Kanji XML
This sub project is the current KanjiXML file and its description or XML Schema
file.
The XML file will be available in a few different types, depending on how
much time I have to do each seperate release.
-
a Human readable format, that means Newlines and spaces will
be added to make the XML pretty.
-
a Computer readable format, that means the entire XML file will be on one line
with no spaces between tags. This format will be much smaller then the human
readable format..
The file may be produced in the following Unicode encodings:
-
UTF-8, most of the file is in the ASCII range, so this file should be much
smaller then the full UTF-16 version. In this encoding ASCII characters take 1
byte, while non ASCII characters use multiple bytes.
-
UTF-16, in this encoding all characters take 2 bytes.

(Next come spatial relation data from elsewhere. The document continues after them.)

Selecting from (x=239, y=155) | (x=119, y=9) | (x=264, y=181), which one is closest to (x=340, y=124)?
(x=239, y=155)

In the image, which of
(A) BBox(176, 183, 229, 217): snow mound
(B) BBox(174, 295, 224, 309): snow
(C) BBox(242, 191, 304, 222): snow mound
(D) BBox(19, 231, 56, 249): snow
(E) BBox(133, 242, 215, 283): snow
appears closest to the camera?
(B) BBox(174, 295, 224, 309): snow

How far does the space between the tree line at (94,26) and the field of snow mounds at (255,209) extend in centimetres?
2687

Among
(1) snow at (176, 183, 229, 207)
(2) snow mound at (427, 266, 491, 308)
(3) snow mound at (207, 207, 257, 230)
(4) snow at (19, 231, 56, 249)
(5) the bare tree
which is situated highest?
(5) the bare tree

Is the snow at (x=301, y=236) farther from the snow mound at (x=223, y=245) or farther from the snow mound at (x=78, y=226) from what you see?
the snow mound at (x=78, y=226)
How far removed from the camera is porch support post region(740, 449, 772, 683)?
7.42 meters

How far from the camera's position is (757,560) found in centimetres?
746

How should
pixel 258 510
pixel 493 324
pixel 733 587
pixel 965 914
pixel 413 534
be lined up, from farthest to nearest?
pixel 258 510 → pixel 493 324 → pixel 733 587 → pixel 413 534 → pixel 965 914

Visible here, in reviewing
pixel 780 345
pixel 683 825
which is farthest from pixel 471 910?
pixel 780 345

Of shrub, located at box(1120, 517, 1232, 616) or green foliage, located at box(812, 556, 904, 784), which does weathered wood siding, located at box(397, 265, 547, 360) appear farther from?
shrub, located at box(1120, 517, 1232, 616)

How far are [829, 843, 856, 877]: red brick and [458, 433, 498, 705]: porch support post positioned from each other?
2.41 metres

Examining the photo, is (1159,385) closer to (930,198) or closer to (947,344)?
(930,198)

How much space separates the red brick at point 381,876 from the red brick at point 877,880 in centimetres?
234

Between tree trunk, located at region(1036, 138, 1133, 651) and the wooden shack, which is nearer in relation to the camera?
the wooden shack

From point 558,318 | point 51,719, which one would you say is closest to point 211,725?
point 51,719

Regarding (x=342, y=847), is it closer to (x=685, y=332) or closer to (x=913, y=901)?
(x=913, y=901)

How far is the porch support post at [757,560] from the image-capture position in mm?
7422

Java Kanji XML (JKanjiXML)
This sub project includes the Java Data structures to hold the KanjiXML data,
Classes to read the data from the original kanjidic file format, and the Classes to read and wrote to the XML format. The project also includes the tools used to add different indices to the XML file. These can be used as examples of how to use the Libraries in a program or used to create more programs to add data to the XML file.
Kanji XSLT
This sub project contains XSLT files to translate the XML file to a number of different formats. It will some day include a XSLT to translate the XML file back to the kanjidic file format. Since each person or program will require different fields these XSLT files will most likely be a good template to use in extracting the information you require.